Question

Two buses leave towns 405 miles apart at the same time and travel toward each other. One bus travels 15 faster than the other. If they meet in 3 hours,hwhat is the rate of each bus?

Answer 1

Let x be the distance traveled by one of the buses (let's call it Bus A) and y be the rate of the other bus (let's call it Bus B).

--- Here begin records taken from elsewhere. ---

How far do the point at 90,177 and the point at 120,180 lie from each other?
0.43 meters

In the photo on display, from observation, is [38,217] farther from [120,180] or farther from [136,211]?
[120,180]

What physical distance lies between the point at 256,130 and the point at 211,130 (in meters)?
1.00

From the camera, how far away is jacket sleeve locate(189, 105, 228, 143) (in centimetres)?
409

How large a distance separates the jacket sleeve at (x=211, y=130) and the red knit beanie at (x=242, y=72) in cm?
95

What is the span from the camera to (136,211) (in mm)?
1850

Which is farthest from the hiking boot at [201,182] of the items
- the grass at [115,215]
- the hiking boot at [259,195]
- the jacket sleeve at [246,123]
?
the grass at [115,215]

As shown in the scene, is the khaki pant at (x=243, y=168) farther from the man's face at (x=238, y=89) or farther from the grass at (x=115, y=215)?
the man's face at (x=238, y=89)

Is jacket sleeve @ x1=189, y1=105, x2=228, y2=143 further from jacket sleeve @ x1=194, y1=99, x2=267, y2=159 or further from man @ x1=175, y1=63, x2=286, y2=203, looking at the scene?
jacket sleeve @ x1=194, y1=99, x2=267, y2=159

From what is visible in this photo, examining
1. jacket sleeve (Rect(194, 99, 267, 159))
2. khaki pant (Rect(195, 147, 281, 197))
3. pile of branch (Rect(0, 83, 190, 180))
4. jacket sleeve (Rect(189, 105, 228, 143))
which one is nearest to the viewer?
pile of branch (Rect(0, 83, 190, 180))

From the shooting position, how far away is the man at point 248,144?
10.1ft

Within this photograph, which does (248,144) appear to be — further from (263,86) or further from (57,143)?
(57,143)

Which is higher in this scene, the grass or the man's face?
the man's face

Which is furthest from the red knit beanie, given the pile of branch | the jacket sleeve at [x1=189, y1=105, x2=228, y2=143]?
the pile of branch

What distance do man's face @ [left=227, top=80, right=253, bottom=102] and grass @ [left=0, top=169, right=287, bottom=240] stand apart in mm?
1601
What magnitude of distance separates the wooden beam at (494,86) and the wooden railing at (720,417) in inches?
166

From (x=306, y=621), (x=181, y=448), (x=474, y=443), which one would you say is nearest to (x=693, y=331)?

Let's remember the relation that exist between the speed (rate), the distance and the time:

`V=(d)/(t)`

We know that it takes 3 hours for Bus A to travel x miles at a speed of y+15 (it is 15 faster than Bus B). This expressed as an equation is:

`y+15=(x)/(3)`

We also know that it takes 3 hours for Bus B to travel 405-x miles at a speed of y:

`y=(405-x)/(3)`

Solve the obtained system of equations by equalization:

`\begin{gathered} y+15=(x)/(3) \\ x=3(y+15) \\ y=(405-x)/(3) \\ x=405-3y \end{gathered}`
`\begin{gathered} x=x \\ 3y+45=405-3y \\ 6y=360 \\ y=(360)/(6) \\ y=60 \end{gathered}`

The rate of Bus B is 60 and the rate of Bus A is 75 (Bus A is 15 faster than Bus B).